■ EXERCISE DESCRIPTION:
Reproduce every one of the following items exactly, character for character.

■ RAW DATA:
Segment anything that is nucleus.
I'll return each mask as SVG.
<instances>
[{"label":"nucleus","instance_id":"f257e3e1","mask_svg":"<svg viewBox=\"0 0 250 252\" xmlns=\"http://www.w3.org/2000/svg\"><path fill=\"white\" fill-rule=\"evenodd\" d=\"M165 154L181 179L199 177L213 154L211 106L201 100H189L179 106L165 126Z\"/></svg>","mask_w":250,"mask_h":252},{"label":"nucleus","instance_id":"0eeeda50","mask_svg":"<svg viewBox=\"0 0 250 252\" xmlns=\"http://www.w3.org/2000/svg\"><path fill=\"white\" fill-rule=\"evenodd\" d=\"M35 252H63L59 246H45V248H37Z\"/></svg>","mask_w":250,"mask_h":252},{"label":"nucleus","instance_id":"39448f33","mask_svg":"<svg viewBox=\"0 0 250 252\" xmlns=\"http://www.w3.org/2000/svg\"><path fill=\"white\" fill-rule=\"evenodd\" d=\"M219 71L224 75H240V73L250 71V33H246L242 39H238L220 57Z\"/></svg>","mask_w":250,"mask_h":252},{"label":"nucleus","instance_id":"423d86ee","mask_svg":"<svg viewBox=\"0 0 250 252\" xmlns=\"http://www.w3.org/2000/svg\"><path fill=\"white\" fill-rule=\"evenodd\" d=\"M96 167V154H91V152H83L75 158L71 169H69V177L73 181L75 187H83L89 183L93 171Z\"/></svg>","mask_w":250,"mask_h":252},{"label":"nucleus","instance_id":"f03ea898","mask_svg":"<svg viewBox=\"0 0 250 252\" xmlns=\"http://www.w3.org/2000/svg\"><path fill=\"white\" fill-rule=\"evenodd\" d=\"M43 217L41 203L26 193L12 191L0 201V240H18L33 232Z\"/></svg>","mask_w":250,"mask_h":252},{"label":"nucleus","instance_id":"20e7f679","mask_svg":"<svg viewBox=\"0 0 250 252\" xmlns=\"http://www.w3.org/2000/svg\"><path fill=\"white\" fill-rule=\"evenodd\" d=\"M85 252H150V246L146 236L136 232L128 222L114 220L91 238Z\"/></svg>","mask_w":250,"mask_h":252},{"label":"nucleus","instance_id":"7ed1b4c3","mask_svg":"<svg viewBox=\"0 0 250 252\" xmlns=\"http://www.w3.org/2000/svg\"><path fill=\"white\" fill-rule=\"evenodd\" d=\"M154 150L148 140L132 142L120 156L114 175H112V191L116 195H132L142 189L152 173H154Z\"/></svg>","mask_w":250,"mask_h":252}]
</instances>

■ THE RESPONSE:
Segment anything that is nucleus.
I'll return each mask as SVG.
<instances>
[{"label":"nucleus","instance_id":"f257e3e1","mask_svg":"<svg viewBox=\"0 0 250 252\" xmlns=\"http://www.w3.org/2000/svg\"><path fill=\"white\" fill-rule=\"evenodd\" d=\"M165 154L181 179L199 177L213 154L211 106L201 100H189L179 106L165 126Z\"/></svg>","mask_w":250,"mask_h":252},{"label":"nucleus","instance_id":"0eeeda50","mask_svg":"<svg viewBox=\"0 0 250 252\" xmlns=\"http://www.w3.org/2000/svg\"><path fill=\"white\" fill-rule=\"evenodd\" d=\"M35 252H63L59 246H45V248H37Z\"/></svg>","mask_w":250,"mask_h":252},{"label":"nucleus","instance_id":"39448f33","mask_svg":"<svg viewBox=\"0 0 250 252\" xmlns=\"http://www.w3.org/2000/svg\"><path fill=\"white\" fill-rule=\"evenodd\" d=\"M219 71L224 75H240V73L250 71V33H246L242 39H238L220 57Z\"/></svg>","mask_w":250,"mask_h":252},{"label":"nucleus","instance_id":"423d86ee","mask_svg":"<svg viewBox=\"0 0 250 252\" xmlns=\"http://www.w3.org/2000/svg\"><path fill=\"white\" fill-rule=\"evenodd\" d=\"M96 167V154H91V152H83L75 158L71 169H69V177L73 181L75 187H83L89 183L93 171Z\"/></svg>","mask_w":250,"mask_h":252},{"label":"nucleus","instance_id":"f03ea898","mask_svg":"<svg viewBox=\"0 0 250 252\" xmlns=\"http://www.w3.org/2000/svg\"><path fill=\"white\" fill-rule=\"evenodd\" d=\"M43 217L41 203L26 193L12 191L0 201V240H18L33 232Z\"/></svg>","mask_w":250,"mask_h":252},{"label":"nucleus","instance_id":"20e7f679","mask_svg":"<svg viewBox=\"0 0 250 252\" xmlns=\"http://www.w3.org/2000/svg\"><path fill=\"white\" fill-rule=\"evenodd\" d=\"M85 252H150V246L146 236L136 232L128 222L114 220L91 238Z\"/></svg>","mask_w":250,"mask_h":252},{"label":"nucleus","instance_id":"7ed1b4c3","mask_svg":"<svg viewBox=\"0 0 250 252\" xmlns=\"http://www.w3.org/2000/svg\"><path fill=\"white\" fill-rule=\"evenodd\" d=\"M154 150L148 140L132 142L120 156L114 175H112V191L116 195H132L142 189L152 173H154Z\"/></svg>","mask_w":250,"mask_h":252}]
</instances>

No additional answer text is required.